Y luego la golpeó otra oleada de comprensión. Ciego como estaba, posiblemente quería tener su número de teléfono. Pero seguramente de nada habría servido que le hubiera pedido a ella que se lo escribiera o haberles pedido a Susan, a Elisabeth o a Desirée que se lo leyeran. Sintió un escalofrío incómodo que le recorría la columna vertebral. ¿Y si lo que le quería pedir era que le marcara el número de teléfono)
Zoe dio un traspié. Para mantener el equilibrio, alargó un brazo y golpeó con él a Yeager sin querer. Este la agarró con su fuerte mano y cerró su dedos recios alrededor del antebrazo de ella para sostenerla.
El calor de la palma de la mano de Yeager traspasó la piel de su brazo, y la mujer que llevaba dentro -aquella que había despertado cual Bella Durmiente en el momento en que lo vio- se puso otra vez completamente en guardia sin siquiera tener que desperezarse o bostezar.
Pero él no le soltó el brazo.
El dulce y hechizante aroma de jazmín de la radiante noche los rodeaba.
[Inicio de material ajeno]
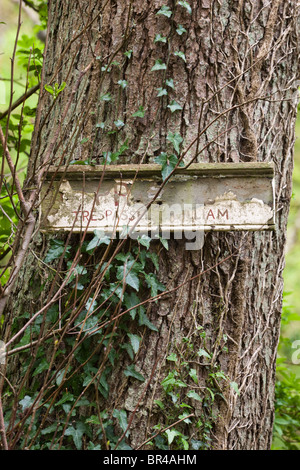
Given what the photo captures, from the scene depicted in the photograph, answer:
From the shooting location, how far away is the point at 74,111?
2184 millimetres

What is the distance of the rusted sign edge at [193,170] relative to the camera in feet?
6.20

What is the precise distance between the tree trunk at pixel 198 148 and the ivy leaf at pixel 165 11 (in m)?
0.02

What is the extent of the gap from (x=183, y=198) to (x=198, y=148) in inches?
9.5

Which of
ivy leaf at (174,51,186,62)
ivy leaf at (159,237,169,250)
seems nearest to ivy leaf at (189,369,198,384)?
ivy leaf at (159,237,169,250)

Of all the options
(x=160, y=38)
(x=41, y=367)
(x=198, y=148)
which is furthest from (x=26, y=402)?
(x=160, y=38)

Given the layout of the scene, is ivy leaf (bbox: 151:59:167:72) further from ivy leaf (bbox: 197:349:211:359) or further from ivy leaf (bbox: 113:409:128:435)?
ivy leaf (bbox: 113:409:128:435)

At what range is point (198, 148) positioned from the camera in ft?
6.40

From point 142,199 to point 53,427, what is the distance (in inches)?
42.1

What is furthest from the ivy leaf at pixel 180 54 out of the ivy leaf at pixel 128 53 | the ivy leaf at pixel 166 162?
the ivy leaf at pixel 166 162

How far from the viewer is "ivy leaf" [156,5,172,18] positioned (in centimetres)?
201

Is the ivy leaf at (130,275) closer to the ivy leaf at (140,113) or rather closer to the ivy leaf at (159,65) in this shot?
the ivy leaf at (140,113)

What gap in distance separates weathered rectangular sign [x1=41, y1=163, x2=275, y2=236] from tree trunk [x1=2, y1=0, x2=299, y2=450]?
0.14 m
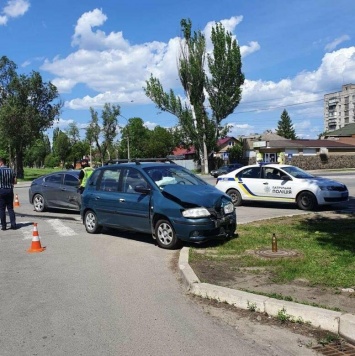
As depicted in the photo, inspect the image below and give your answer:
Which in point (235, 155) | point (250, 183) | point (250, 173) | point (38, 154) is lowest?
point (250, 183)

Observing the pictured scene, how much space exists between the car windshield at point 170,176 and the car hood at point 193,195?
0.99ft

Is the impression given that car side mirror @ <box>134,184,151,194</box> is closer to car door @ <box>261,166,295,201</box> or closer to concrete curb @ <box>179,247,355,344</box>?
concrete curb @ <box>179,247,355,344</box>

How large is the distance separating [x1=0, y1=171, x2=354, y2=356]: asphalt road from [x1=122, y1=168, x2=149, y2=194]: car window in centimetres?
123

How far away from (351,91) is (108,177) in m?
136

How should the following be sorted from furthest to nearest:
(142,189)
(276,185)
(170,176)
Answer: (276,185), (170,176), (142,189)

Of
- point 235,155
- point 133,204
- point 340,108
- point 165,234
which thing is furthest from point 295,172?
point 340,108

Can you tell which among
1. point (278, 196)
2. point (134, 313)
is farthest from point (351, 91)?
point (134, 313)

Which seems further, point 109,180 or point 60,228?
point 60,228

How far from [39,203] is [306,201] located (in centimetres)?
896

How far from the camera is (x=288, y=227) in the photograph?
10.3 metres

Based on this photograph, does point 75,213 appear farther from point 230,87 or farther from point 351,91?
point 351,91

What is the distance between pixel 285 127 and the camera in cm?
11488

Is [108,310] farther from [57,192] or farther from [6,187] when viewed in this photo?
[57,192]

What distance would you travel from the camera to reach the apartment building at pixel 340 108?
133 metres
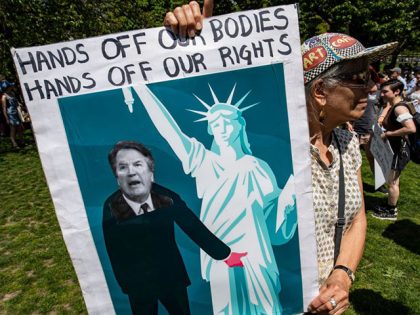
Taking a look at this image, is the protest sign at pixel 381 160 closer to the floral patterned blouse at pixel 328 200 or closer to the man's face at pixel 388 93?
the man's face at pixel 388 93

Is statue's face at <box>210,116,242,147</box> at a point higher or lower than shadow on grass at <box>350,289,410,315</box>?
higher

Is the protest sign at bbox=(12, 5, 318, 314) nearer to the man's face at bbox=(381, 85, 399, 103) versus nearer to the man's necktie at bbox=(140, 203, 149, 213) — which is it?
the man's necktie at bbox=(140, 203, 149, 213)

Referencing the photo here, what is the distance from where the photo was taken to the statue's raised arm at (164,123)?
3.26 feet

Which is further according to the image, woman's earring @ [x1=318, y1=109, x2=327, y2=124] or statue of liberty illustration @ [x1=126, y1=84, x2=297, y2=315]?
woman's earring @ [x1=318, y1=109, x2=327, y2=124]

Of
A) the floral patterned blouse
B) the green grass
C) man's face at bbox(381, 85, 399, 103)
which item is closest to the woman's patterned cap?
the floral patterned blouse

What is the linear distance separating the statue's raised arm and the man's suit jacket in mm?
136

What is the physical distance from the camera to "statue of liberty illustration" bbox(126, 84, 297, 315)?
3.40 ft

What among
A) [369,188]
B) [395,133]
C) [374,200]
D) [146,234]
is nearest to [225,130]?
[146,234]

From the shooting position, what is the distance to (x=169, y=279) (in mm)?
1097

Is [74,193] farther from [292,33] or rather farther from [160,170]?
[292,33]

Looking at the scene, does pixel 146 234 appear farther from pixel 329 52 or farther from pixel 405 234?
pixel 405 234

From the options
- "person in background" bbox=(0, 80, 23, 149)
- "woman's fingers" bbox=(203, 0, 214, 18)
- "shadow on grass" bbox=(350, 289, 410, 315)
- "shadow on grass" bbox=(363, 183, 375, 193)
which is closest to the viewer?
"woman's fingers" bbox=(203, 0, 214, 18)

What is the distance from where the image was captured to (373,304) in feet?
10.0

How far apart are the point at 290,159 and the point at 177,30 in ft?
1.72
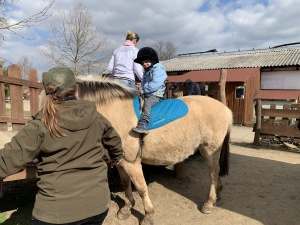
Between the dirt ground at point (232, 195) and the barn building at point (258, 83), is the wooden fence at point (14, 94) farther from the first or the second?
the barn building at point (258, 83)

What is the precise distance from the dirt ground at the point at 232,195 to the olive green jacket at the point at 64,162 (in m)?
2.09

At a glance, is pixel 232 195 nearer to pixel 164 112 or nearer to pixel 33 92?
pixel 164 112

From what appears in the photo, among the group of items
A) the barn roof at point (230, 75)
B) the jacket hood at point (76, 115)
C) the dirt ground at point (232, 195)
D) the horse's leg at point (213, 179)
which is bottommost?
the dirt ground at point (232, 195)

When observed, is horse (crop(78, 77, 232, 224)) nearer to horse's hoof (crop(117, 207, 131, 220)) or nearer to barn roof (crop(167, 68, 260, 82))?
horse's hoof (crop(117, 207, 131, 220))

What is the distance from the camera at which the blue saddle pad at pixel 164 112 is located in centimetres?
317

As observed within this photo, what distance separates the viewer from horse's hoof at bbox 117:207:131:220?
3.45 metres

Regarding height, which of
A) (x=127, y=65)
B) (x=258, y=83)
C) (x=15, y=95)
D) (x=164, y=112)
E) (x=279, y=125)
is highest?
(x=258, y=83)

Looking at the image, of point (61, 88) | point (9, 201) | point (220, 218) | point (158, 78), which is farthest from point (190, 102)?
point (9, 201)

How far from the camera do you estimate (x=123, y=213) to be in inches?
137

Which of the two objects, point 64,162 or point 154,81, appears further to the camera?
point 154,81

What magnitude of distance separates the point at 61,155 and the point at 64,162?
5cm

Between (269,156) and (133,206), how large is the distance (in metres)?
4.69

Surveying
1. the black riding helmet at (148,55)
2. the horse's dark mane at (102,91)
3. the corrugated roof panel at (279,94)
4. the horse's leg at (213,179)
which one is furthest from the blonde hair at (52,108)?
the corrugated roof panel at (279,94)

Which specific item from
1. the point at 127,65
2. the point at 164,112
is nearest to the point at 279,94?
the point at 127,65
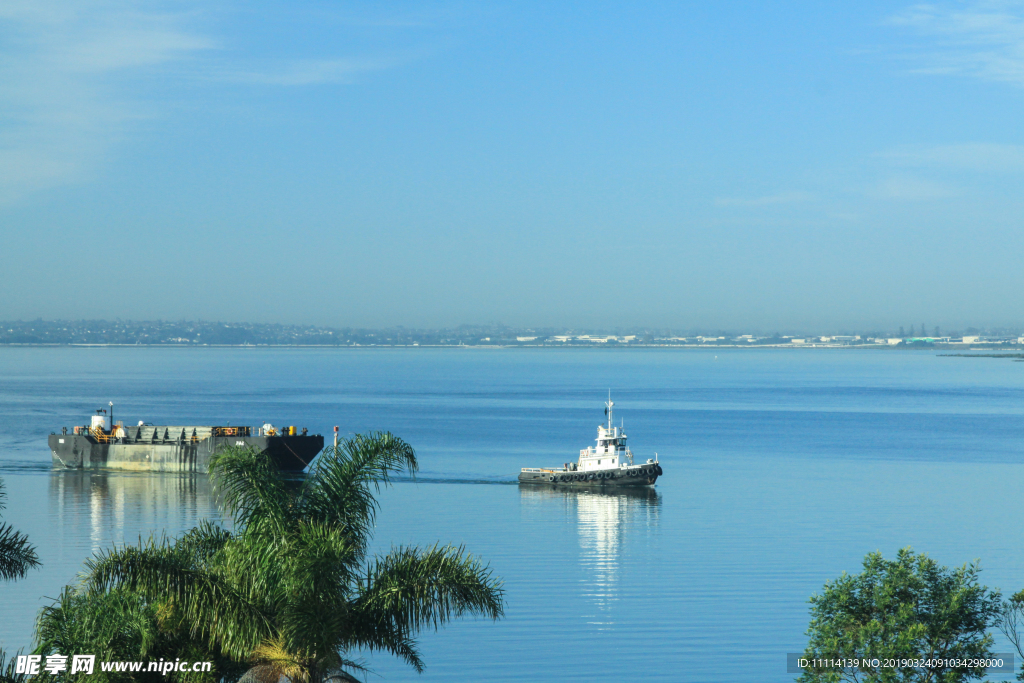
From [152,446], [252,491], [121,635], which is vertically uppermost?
[252,491]

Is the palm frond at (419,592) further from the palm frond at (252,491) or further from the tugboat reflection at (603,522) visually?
the tugboat reflection at (603,522)

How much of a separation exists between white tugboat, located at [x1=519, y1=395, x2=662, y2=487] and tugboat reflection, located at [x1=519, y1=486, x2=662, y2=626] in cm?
74

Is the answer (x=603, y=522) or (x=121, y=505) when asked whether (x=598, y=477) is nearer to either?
(x=603, y=522)

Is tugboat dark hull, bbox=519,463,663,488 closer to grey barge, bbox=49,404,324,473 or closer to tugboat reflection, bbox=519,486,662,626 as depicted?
tugboat reflection, bbox=519,486,662,626

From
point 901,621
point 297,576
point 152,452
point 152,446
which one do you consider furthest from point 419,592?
point 152,452

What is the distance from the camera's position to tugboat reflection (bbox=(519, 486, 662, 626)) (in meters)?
45.4

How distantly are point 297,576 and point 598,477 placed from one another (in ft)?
211

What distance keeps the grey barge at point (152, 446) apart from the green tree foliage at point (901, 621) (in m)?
65.5

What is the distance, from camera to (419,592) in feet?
51.0

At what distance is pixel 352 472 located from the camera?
16.7 meters

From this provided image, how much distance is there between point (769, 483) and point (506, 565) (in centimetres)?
3640

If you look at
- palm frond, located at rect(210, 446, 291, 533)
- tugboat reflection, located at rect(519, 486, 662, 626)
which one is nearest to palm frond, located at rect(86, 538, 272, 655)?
palm frond, located at rect(210, 446, 291, 533)

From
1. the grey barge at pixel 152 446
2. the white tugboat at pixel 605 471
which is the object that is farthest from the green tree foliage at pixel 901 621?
the grey barge at pixel 152 446

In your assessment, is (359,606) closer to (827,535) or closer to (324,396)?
(827,535)
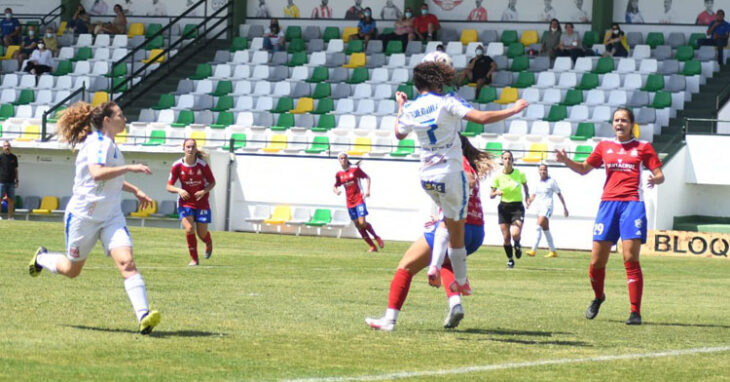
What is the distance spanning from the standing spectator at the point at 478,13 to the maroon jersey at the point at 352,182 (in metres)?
15.6

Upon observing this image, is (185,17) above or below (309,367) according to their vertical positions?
above

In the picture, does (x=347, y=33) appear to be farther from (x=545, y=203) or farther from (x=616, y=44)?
(x=545, y=203)

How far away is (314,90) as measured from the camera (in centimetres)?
3950

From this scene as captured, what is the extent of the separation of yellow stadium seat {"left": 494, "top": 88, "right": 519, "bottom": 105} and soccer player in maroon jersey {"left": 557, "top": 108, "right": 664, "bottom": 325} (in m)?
23.5

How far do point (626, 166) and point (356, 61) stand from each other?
2788 centimetres

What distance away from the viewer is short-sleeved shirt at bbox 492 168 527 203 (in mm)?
25188

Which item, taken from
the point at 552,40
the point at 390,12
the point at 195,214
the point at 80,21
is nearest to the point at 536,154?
the point at 552,40

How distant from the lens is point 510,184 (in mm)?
25250

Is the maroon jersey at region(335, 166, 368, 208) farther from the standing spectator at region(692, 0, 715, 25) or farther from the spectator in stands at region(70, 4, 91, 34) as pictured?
the spectator in stands at region(70, 4, 91, 34)

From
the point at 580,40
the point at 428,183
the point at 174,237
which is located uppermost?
the point at 580,40

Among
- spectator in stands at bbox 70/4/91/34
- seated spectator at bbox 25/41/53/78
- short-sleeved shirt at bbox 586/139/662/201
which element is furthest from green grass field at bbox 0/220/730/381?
spectator in stands at bbox 70/4/91/34

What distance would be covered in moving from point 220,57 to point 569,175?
14522mm

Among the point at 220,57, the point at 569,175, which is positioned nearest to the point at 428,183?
the point at 569,175

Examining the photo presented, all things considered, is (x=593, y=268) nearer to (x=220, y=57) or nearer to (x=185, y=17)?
(x=220, y=57)
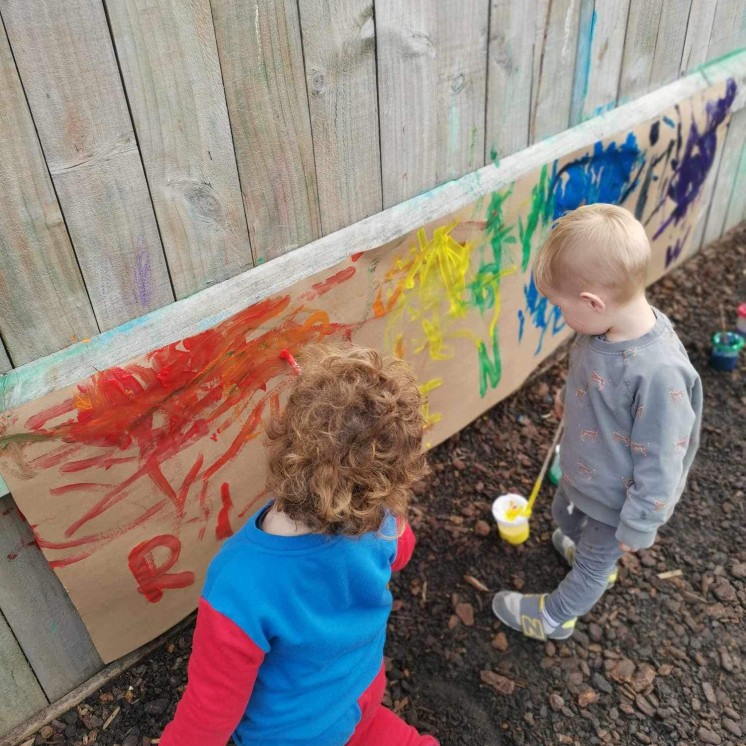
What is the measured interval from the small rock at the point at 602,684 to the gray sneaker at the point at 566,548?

Una ligera brisa formaba olas en el cabello de Zoe y acariciaba la carne ardiente de sus mejillas, pero ella apenas si podía sentirla. Zoe se quedó mirando a Yeager y vio el reflejo de la luz de la luna en los cristales oscuros de sus gafas de sol.
El silencio se hizo más denso entre los dos y Zoe pensó que acaso debería decir algo, lo que fuera, para romper aquel momento de hechizo.
– Hoy hay luna llena -dijo ella susurrando las primeras palabras que le pasaron por la cabeza.
Puede que aquella enorme luna fuera la explicación del agobiante calor que sentía en la piel y del errático martilleo de su corazón golpeando contra las costillas.
Las manos de él se apretaron aún más alrededor de su brazo. Al cabo de un momento, Yeager alzó la cabeza hacia el cielo y por un segundo pareció que había olvidado de nuevo que ella estaba a su lado. Pero luego se puso a hablar otra vez:
– Descríbemela -dijo Yeager con una voz calmada pero tensa.
– ¿La luna? -preguntó Zoe tragando saliva.
– Todo. La noche. Los árboles. Pero sí, descríbeme también la luna. ¿Hay nubes? ¿Han salido ya las estrellas? -Su mano se apretaba de nuevo alrededor del brazo de ella urgiéndola a contestar-. Háblame de cómo es el cielo.